The National Institute of Allergy and Infectious Diseases, a part of the National Institutes of Health, chose the recipients of the contracts from several who applied and will supply the funds in increments.

“Antibiotic resistance is a very high-priority area for the NIAID,” said Farukh Khambaty, project officer at the NIAID. The contract awardees were selected “based on the quality of the science and the public health relevance,” he said.

In the past, bacteria and other microbes resistant to antibiotics were not of great concern because new drugs could effectively combat the bacteria, said Hoberman, chief of the Division of General Academic Pediatrics at Children’s Hospital. Over time, however, some forms of bacteria built up resistances to existing antibiotics.

The concern is now worldwide, Khambaty said.

Hoberman’s contract deals with ear infections in children, a very common ailment, he said.

“Ear infections are the most frequently diagnosed illness in children in the United States. It’s the most common reason for children to receive an antibiotic,” Hoberman said.

His study will investigate whether treatment time for ear infections can be halved. The typical treatment time frame, after children began receiving antibiotics, is 10 days. If treatment proves effective in five days, fewer antibiotics would be required, reducing the chance that bacteria could develop resistance.
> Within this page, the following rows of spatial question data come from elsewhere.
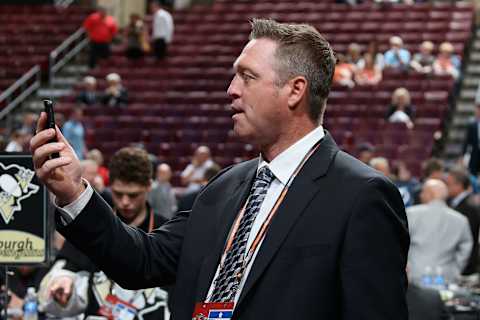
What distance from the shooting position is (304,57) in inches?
129

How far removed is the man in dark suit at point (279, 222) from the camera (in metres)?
3.10

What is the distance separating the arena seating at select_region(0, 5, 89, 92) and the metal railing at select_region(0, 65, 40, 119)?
19 cm

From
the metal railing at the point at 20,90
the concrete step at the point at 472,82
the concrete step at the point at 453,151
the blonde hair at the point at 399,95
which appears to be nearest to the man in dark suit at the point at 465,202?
the blonde hair at the point at 399,95

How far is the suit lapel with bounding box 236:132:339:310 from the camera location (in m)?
3.15

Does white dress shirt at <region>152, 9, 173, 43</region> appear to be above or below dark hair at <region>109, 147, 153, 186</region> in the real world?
below

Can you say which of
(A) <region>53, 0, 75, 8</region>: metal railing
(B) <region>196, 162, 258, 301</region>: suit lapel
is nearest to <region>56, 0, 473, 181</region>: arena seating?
(A) <region>53, 0, 75, 8</region>: metal railing

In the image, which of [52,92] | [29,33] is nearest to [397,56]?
[52,92]

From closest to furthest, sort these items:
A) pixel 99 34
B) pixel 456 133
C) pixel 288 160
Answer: pixel 288 160 → pixel 456 133 → pixel 99 34

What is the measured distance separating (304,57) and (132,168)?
2616 mm

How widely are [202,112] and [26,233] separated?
14.4m

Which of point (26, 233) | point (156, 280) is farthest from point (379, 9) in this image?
point (156, 280)

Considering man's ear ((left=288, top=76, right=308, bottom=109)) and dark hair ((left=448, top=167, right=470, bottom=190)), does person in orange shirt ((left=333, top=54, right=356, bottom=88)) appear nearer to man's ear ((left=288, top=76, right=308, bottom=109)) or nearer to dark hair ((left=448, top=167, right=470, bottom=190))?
dark hair ((left=448, top=167, right=470, bottom=190))

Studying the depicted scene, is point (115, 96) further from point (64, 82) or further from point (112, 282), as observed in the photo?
point (112, 282)

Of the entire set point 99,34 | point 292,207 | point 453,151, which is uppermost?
point 292,207
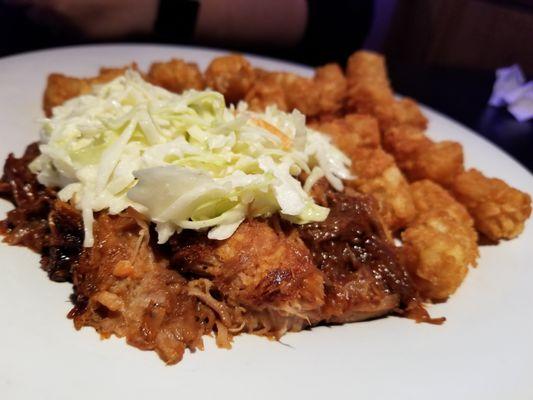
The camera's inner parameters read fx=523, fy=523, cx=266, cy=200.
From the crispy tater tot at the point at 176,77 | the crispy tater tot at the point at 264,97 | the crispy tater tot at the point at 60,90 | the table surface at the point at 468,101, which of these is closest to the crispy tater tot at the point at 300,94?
the crispy tater tot at the point at 264,97

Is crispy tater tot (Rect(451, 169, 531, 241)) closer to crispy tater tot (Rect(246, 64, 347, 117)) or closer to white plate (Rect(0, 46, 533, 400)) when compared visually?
white plate (Rect(0, 46, 533, 400))

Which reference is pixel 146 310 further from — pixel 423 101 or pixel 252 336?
pixel 423 101

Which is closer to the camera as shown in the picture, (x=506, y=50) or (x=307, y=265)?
(x=307, y=265)

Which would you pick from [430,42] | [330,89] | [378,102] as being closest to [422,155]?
[378,102]

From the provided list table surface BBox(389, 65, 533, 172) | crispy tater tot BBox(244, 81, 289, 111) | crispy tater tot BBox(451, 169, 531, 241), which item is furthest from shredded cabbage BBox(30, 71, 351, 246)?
table surface BBox(389, 65, 533, 172)

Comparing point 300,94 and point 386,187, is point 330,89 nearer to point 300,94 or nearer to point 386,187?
point 300,94

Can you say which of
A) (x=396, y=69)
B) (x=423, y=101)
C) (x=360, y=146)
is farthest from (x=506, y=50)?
(x=360, y=146)

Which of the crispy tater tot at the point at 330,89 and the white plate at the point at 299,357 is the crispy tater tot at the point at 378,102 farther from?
the white plate at the point at 299,357
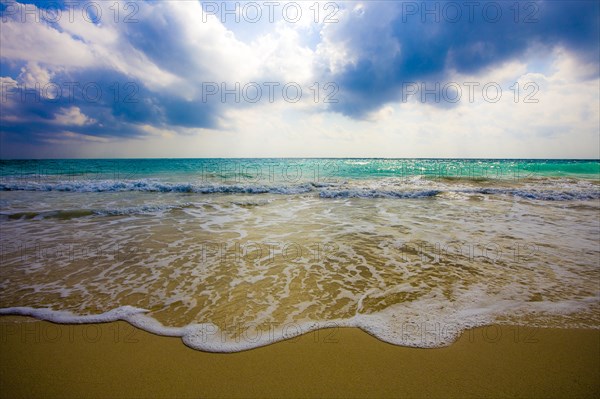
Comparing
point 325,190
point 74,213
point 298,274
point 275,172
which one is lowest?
point 298,274

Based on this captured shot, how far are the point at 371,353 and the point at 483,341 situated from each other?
4.29 feet

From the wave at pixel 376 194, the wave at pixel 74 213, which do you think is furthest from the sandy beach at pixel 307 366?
the wave at pixel 376 194

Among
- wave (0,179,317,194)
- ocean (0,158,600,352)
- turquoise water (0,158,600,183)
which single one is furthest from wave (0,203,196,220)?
turquoise water (0,158,600,183)

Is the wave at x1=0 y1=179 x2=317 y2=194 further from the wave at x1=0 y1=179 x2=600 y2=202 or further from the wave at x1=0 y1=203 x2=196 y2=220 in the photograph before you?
the wave at x1=0 y1=203 x2=196 y2=220

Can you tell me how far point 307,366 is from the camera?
8.20 ft

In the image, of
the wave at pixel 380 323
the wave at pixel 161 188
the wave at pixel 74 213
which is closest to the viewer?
the wave at pixel 380 323

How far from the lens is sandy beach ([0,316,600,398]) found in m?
2.24

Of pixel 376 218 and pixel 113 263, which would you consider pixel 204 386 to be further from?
pixel 376 218

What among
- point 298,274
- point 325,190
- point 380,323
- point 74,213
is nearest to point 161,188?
point 74,213

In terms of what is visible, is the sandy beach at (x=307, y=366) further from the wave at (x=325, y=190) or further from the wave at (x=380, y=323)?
the wave at (x=325, y=190)

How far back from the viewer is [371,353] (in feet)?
8.77

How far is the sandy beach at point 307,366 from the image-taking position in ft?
7.36

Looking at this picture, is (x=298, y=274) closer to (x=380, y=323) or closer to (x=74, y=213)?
(x=380, y=323)

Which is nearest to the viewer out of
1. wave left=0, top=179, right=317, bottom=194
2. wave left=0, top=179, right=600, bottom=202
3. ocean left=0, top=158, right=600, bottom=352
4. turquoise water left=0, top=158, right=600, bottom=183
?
ocean left=0, top=158, right=600, bottom=352
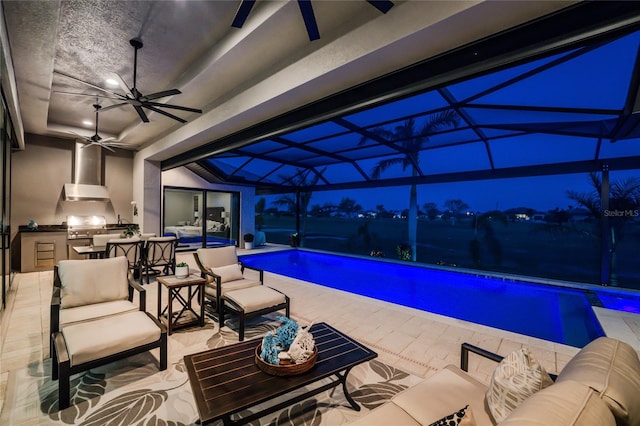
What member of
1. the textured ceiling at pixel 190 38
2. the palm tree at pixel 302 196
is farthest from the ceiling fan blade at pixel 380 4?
the palm tree at pixel 302 196

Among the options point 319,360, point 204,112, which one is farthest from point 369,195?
point 319,360

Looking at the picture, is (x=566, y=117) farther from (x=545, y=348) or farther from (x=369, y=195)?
(x=369, y=195)

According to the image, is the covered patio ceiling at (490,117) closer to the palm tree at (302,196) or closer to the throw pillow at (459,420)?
the palm tree at (302,196)

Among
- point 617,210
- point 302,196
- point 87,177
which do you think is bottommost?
point 617,210

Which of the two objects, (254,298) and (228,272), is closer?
(254,298)

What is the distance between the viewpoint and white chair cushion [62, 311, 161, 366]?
7.11ft

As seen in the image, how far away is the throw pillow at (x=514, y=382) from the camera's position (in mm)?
1200

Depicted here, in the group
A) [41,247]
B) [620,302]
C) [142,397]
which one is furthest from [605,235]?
[41,247]

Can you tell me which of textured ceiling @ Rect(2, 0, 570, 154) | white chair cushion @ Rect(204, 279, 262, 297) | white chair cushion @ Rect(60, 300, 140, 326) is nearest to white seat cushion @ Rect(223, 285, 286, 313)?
white chair cushion @ Rect(204, 279, 262, 297)

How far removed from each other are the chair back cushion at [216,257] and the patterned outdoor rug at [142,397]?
1525 mm

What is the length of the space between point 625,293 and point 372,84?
266 inches

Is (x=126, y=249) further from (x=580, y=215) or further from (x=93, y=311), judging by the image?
(x=580, y=215)

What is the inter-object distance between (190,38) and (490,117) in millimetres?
5030

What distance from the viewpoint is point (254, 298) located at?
11.3 ft
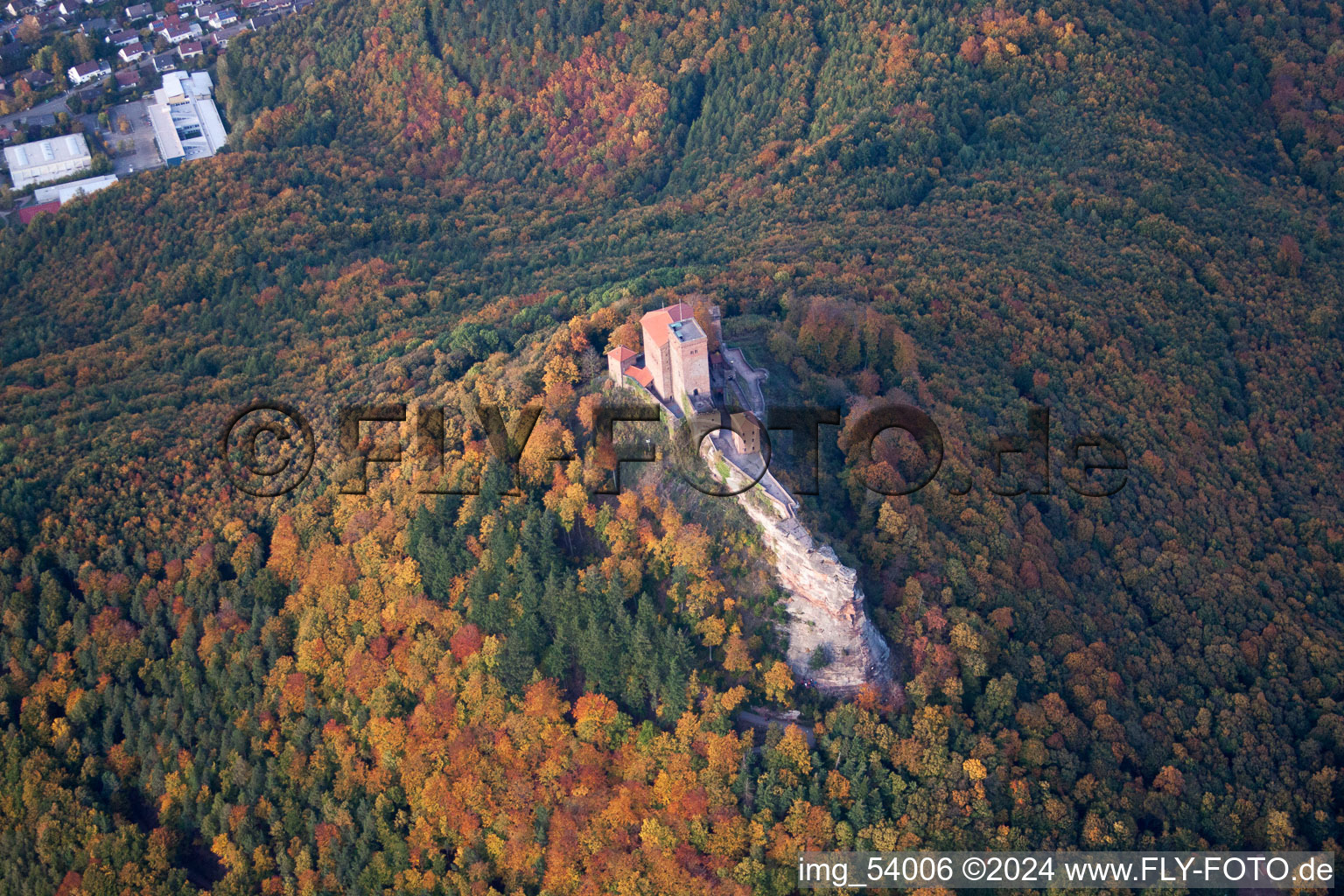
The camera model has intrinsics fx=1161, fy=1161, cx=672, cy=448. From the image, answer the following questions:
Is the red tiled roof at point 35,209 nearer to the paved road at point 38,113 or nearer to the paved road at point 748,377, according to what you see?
the paved road at point 38,113

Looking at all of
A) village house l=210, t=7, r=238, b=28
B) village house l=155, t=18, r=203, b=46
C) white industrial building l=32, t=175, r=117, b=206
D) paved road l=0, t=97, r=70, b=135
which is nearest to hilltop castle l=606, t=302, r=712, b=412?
white industrial building l=32, t=175, r=117, b=206

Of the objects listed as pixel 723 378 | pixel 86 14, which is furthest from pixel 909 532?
pixel 86 14

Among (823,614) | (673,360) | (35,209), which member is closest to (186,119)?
(35,209)

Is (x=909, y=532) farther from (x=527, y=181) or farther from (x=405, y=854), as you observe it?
(x=527, y=181)

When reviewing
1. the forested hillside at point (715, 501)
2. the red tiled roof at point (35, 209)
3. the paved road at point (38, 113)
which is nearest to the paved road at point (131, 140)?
the paved road at point (38, 113)

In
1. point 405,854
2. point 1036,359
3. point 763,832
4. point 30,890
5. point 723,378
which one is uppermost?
point 723,378

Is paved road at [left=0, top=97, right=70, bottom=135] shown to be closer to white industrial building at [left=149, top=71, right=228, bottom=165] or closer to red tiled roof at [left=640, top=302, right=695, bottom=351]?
white industrial building at [left=149, top=71, right=228, bottom=165]

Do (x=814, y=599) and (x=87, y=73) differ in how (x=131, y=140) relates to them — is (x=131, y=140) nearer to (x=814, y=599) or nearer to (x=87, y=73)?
(x=87, y=73)
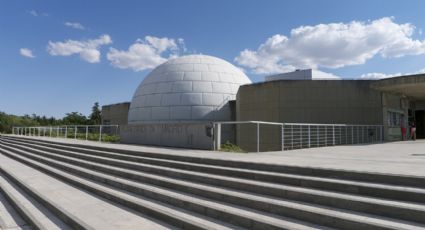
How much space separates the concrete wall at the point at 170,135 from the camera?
14.5m

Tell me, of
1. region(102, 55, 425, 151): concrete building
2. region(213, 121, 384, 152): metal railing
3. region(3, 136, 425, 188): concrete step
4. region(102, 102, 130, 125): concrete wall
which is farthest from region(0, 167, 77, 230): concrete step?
region(102, 102, 130, 125): concrete wall

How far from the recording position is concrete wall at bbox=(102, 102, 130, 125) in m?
40.4

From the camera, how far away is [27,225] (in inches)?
283

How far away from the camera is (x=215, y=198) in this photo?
23.4ft

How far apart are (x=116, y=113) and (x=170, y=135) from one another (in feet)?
89.5

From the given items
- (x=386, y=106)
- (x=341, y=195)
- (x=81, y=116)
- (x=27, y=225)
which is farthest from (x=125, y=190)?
(x=81, y=116)

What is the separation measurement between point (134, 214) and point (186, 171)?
235 cm

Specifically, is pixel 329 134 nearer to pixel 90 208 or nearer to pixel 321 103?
pixel 321 103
“Every time [children in the study] have an ear infection, they will be treated with either a short duration treatment strategy or standard duration treatment strategy and that will be in a blind fashion,” Hoberman said.

The study will involve 600 children over a projected four-year span and will be conducted mainly in Pittsburgh. There is an affiliated research site for the study in Pennsylvania, as well as one in Kentucky, he said.

Hoberman will also investigate if the prescribed antibiotic can limit the recurrence of ear infections by eliminating lingering, resistant bacteria.

“It’s important not only that you treat and cure the ear infection, but also that the likelihood of you harboring resistant organisms in the back of the nose after treatment is the same or lower,” Hoberman said.

Yu’s contract relates to the study of diagnosis and treatment of pneumonia, the number-one cause of infection-related death in the world, he said.

After years of treating pneumonia with a common type of antibiotic, bacteria and other microbes had an easier time developing resistance. Doctors have too often relied on a powerful, one-size-fits-all type of antibiotic rather than using varied, specific types of antibiotics, he said.

“Doctors have gotten into the habit … as soon as they think it’s pneumonia to take out the cannonball,” Yu said.

Yu’s study will seek to examine and identify the specific microbes causing pneumonia in a patient so that more specific, narrowed types of antibiotics can be applied.

The study aims to examine 6,000 participants across the seven institutions. The study is projected to take four years. To make the proper diagnosis to decide treatment, Yu plans to incorporate older and newer diagnosis methods such as a gram stain test, which stains a microbe for clearer viewing, and a molecular test known as polymerase chain reaction.

Depending on the results of the study, older “cannonball” drugs such as penicillin could be brought back if antibiotic resistance can be controlled.